_WHAT TO DO_
Reproduce the data below word for word, from the line containing "Comparing the dark" through the end of the data, including both ends.
* Start EXERCISE MATERIAL *
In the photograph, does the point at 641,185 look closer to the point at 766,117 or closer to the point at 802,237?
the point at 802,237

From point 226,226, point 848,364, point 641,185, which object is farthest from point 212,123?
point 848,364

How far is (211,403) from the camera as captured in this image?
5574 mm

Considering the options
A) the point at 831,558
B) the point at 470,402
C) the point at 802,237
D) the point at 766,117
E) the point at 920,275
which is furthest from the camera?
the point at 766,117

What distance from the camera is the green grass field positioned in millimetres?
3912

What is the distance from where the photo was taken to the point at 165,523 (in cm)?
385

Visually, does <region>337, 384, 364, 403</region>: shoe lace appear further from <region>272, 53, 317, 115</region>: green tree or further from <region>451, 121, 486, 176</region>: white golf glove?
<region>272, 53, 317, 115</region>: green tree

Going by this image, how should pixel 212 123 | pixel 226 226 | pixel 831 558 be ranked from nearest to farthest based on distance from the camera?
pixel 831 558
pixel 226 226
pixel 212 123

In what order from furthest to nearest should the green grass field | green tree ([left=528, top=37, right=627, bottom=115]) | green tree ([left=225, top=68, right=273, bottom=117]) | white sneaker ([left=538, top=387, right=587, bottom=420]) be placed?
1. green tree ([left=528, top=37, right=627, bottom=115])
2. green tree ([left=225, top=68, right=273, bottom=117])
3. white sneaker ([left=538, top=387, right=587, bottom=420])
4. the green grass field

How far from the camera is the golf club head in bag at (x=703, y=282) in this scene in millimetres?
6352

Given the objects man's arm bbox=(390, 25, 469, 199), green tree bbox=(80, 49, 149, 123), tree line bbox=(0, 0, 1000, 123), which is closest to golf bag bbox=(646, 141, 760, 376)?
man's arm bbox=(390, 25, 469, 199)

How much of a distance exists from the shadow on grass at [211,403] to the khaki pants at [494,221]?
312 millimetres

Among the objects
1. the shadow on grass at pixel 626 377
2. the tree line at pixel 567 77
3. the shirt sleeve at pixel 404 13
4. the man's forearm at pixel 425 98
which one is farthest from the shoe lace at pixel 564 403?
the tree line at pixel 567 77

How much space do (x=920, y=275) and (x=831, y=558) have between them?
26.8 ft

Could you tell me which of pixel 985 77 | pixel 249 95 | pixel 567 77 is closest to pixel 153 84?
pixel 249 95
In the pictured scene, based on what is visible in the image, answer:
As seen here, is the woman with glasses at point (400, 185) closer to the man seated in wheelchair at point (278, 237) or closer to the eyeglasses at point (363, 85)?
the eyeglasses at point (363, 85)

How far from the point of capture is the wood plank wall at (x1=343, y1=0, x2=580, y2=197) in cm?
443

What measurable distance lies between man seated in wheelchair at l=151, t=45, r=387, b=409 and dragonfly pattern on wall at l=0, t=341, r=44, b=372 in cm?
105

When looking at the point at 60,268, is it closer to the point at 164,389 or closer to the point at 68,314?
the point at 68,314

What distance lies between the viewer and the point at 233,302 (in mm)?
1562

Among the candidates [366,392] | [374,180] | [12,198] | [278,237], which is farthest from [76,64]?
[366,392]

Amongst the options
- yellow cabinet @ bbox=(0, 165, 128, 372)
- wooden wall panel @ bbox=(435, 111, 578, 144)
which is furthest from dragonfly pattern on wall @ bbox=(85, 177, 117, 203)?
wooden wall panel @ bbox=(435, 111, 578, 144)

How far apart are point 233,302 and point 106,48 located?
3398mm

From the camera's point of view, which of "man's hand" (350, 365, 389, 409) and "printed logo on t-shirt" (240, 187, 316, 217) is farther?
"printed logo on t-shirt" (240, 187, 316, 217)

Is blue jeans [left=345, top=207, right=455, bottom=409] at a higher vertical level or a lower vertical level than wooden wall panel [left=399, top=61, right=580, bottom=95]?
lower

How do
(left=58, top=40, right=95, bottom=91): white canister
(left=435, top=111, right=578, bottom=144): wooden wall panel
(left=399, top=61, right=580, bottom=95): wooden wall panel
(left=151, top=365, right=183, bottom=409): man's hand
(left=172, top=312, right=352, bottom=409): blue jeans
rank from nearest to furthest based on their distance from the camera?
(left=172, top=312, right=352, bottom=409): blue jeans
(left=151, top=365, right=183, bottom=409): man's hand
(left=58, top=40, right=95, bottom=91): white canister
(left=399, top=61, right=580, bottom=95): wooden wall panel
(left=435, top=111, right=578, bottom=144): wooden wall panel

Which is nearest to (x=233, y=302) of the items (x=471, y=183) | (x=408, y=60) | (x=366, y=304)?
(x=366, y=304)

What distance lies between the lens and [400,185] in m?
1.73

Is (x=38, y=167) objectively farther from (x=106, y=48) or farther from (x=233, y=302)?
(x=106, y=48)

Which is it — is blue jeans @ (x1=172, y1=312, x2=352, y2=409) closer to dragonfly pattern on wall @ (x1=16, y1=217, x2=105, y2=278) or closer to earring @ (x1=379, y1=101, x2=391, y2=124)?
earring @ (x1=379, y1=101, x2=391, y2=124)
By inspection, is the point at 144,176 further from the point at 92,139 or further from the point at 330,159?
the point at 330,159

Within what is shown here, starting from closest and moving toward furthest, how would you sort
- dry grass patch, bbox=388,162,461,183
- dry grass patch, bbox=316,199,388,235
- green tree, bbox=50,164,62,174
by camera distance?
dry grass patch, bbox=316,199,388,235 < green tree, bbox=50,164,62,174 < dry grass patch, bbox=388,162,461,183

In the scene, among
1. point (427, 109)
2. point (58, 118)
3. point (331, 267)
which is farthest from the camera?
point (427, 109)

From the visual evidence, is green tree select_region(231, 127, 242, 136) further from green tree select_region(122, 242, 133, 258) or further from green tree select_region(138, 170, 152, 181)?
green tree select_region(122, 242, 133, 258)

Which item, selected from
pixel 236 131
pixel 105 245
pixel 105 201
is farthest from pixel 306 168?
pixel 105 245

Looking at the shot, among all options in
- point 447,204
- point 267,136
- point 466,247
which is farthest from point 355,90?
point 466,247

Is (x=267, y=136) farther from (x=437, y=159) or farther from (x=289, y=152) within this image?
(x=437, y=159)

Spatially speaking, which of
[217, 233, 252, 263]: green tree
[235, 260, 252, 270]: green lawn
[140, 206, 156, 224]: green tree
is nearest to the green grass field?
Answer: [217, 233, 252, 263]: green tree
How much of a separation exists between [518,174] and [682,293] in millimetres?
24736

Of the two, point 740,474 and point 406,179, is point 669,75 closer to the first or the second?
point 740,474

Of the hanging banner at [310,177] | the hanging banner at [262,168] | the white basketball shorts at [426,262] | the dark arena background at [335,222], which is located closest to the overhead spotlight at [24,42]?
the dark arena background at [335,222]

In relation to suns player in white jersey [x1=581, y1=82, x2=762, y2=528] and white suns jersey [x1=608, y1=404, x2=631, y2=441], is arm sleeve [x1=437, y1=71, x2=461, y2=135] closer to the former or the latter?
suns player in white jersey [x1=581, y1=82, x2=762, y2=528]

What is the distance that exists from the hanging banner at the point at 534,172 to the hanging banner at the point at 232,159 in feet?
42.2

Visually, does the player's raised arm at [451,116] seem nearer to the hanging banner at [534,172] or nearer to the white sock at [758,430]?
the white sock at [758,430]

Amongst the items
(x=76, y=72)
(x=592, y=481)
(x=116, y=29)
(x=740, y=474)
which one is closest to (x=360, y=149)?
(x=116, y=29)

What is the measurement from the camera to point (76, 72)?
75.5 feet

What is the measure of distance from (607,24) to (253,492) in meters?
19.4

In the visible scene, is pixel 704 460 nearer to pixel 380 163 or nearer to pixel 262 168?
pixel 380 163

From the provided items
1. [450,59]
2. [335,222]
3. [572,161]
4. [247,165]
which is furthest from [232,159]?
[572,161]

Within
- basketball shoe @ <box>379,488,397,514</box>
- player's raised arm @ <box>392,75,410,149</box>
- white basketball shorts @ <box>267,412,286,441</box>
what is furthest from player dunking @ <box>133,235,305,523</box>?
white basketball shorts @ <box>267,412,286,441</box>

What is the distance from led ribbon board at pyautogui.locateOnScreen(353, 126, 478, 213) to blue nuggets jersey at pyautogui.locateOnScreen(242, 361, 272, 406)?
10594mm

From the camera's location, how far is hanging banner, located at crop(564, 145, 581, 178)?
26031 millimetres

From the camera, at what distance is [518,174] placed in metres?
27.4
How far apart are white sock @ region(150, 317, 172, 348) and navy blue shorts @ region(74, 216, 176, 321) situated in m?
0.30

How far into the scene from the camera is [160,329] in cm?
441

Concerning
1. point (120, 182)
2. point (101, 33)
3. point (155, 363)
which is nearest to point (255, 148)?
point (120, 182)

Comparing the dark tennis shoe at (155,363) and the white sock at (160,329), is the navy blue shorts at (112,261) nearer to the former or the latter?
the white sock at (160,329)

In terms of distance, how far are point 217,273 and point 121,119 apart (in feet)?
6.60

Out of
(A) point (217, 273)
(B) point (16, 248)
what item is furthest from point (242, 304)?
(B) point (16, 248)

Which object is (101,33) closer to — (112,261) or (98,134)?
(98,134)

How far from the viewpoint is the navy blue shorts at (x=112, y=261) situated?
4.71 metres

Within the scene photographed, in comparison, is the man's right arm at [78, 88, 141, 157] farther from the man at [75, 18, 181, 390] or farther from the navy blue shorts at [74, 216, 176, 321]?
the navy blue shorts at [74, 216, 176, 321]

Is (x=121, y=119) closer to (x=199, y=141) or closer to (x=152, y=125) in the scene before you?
* End EXERCISE MATERIAL *
_ANSWER TO THIS TASK_
Comparing the dark tennis shoe at (155,363) and the white sock at (160,329), is the navy blue shorts at (112,261) nearer to the former or the latter?
the white sock at (160,329)

In terms of distance, how far are point 217,273 and point 121,119 apart (in feet)?
6.60

Out of
(A) point (217, 273)
(B) point (16, 248)
what item is furthest from point (242, 304)?
(B) point (16, 248)

Which object is (101,33) closer to — (112,261) or (98,134)?
(98,134)

How far from the viewpoint is the navy blue shorts at (x=112, y=261) situated?
4.71 metres

Within the scene photographed, in comparison, is the man's right arm at [78, 88, 141, 157] farther from the man at [75, 18, 181, 390] or farther from the navy blue shorts at [74, 216, 176, 321]?
the navy blue shorts at [74, 216, 176, 321]

Is (x=121, y=119) closer to (x=199, y=141) or closer to (x=152, y=125) in the scene before you?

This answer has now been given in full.